Village. El sol cae con fuerza. El público, conocedor de la temperatura del estío mediterráneo, ya no viste de manera calculada; o mejor dicho, el cálculo les conduce a la comodidad. Apenas hay aspectos llamativos, sabedor todo el mundo que un hermoso modelito tras dos horas de sudor se convierte en un hermoso modelito con secreciones. No merece la pena el esfuerzo, unas camisetas y pantalones de combate son suficientes. Los más atrevidos aguardan bajo el sol a que Kindless comience su actuación, que como todas en el Sonar arranca con una puntualidad de ferrocarril nipón. Banda orgánica, así se llama a las bandas que tocan los instrumentos de toda la vida –bajo, guitarras, batería-, al servicio de música negra que comienza sonando funky, con una guitarra que evocaba algo tan poco moderno como Level 42. Pero era solo el inicio, se supone que luego la cosa mutaría, entre otras cosas dado el empuje de una vocalista negra que ponía la raíz vocal al asunto.
Cambio de tercio. Del desierto abrasado por el sol y del calor que sube como una infección desde el césped artificial, abrasivo, se pasa al Hall, una nave a cuya oscuridad matizada por luces rojas, de igual color son las telas que cubren las paredes, los ojos han de acostumbrarse rápido. Antes de ello un par de pisotones recuerdan a quien allí ingresa que hay cuerpos tendidos en el suelo. Pero la laxitud dura poco, los justo para que el espectáculo Double Vision active a los presentes. El productor Uwe Schmidt y el artista visual Robin Fox, ninguno de ellos ocupando el escenario, despliegan un masaje audiovisual intimidante que combina láser, proyecciones de vídeo, signos que se derriten en la pantalla como los códigos de Matrix, imágenes entrecortadas y una música que se eleva como una catedral: cada sonido se aúpa sobre el precedente como las piedras se alzan al cielo una sobre otra. Ritmos entrecortados y maquinales, sonidos incidentales y, en suma, pura deconstrucción a la que el oído del usuario del Sonar ya está acostumbrado.

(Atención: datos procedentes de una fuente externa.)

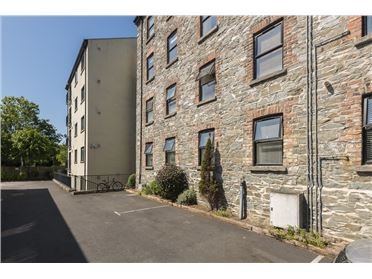 Photo of Apt 11 Cornmill, Balbriggan, County Dublin
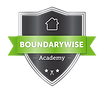 BoundaryWise_Academy_Badge.png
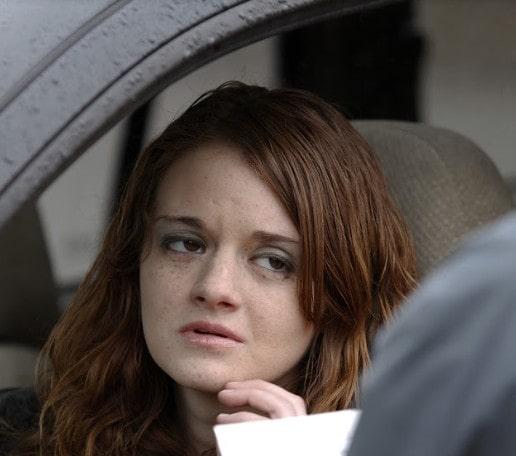 sad teen talking to a cop inside her car | what happens if i get a marijuana dui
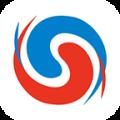 新购享商城app1.0.2 (build 4) 官方安卓版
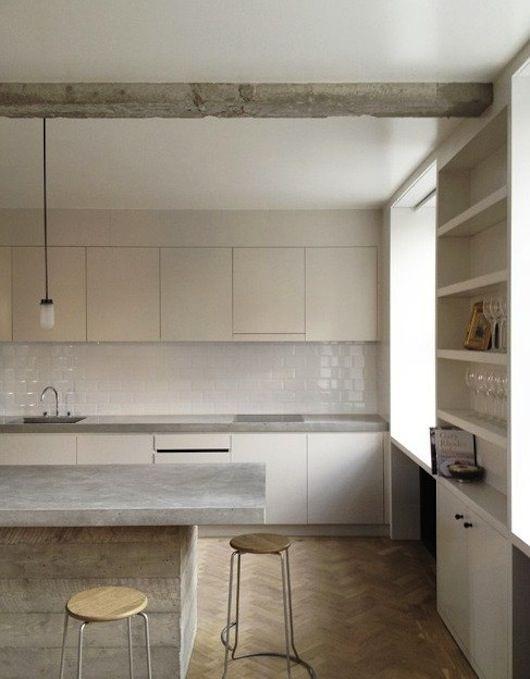 White Kitchen. Concrete counter. Parquet floor. kitchen:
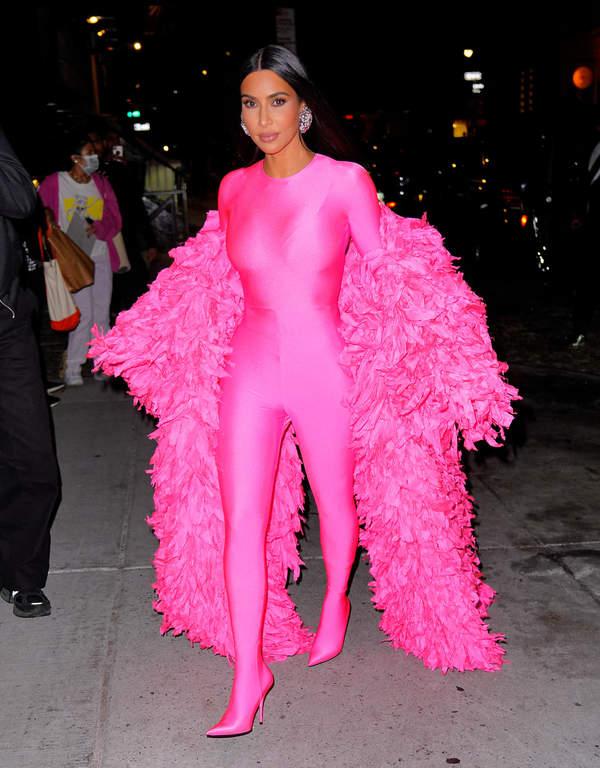 Kim Kardashian SNL
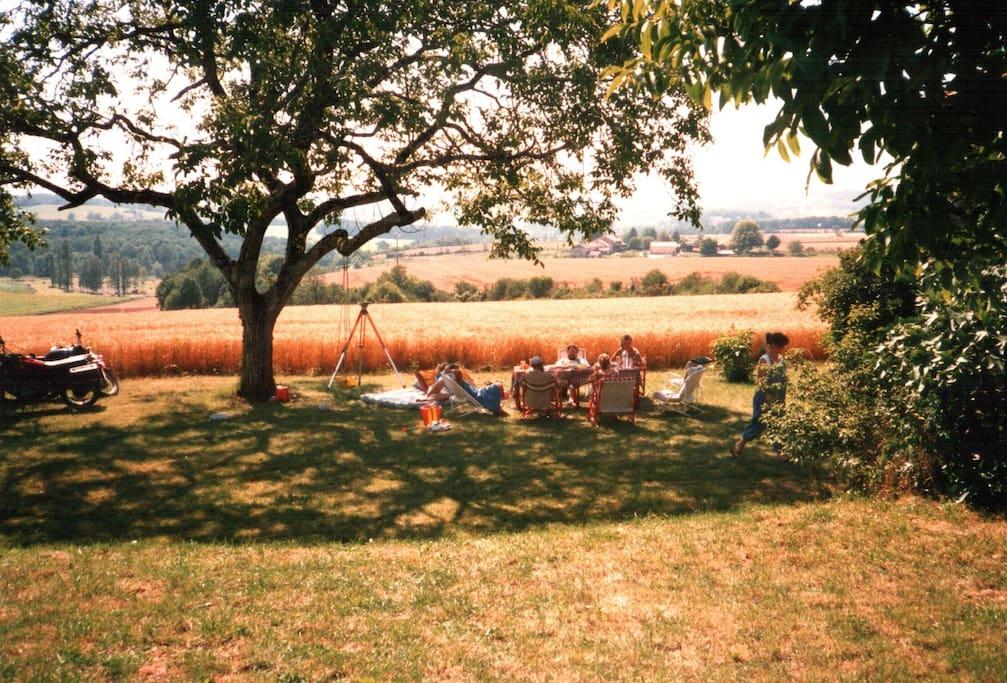 Sunny Summer day relaxing in garden terrace alongside La Grange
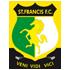 St Francis FC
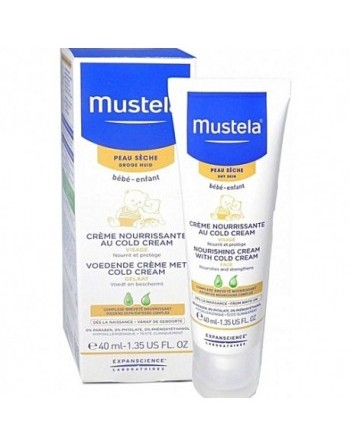MUSTELA Cold Cream Nutri...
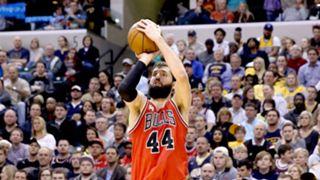 Nikola Mirotic Chicago Bulls 29032016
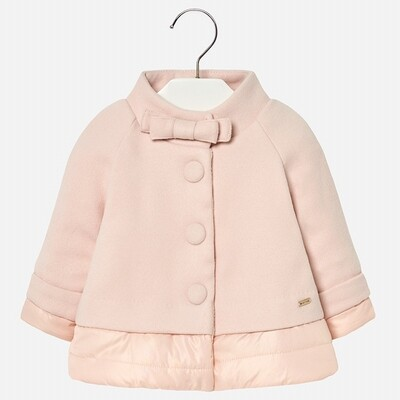 Dress Coat 2487 9m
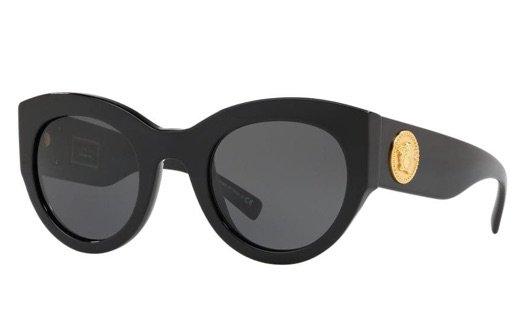 VERSACE EYEWEAR Tribute oversized-frame sunglasses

De vuelta al exterior hay detalles que indican que la vida sigue siendo normal. Una marca invita al público a lanzarse a una piscina de bolas, como las de las guarderías, pero la gracia está en que fotografían a quien lo hace para que lo comparta con sus amistades. Algo así como “me exhibo 2.0”, pues no se trata de hacer, sino de que los demás vean que haces. Justo al lado una especie de estrella de mar metálica que parece experta en Pilates se mueve y contorsiona. No, no es circo, es una instalación denominada Cod.Act: Nyloïd, a cuyo rededor se amontona el público mientras pronuncia en diversos idiomas interjecciones de sorpresa. Es el Sonar, quien no se sorprenda va de farol. Pocos minutos después, en otro escenario cerrado, ajeno al sol, Koreless ofrece otro espectáculo audiovisual, este más lírico y ambiental, decididamente evocador, al menos en su arranque, porque más tarde sería algo más robusto. Emmanuel Biard orquesta unos efectos visuales con láser, aunque más tenues que en los de Double Vision, y la paz brilla en un auditorio oscuro solo iluminado por haces de luz luces. Es el Sonar, no solo brilla el sol.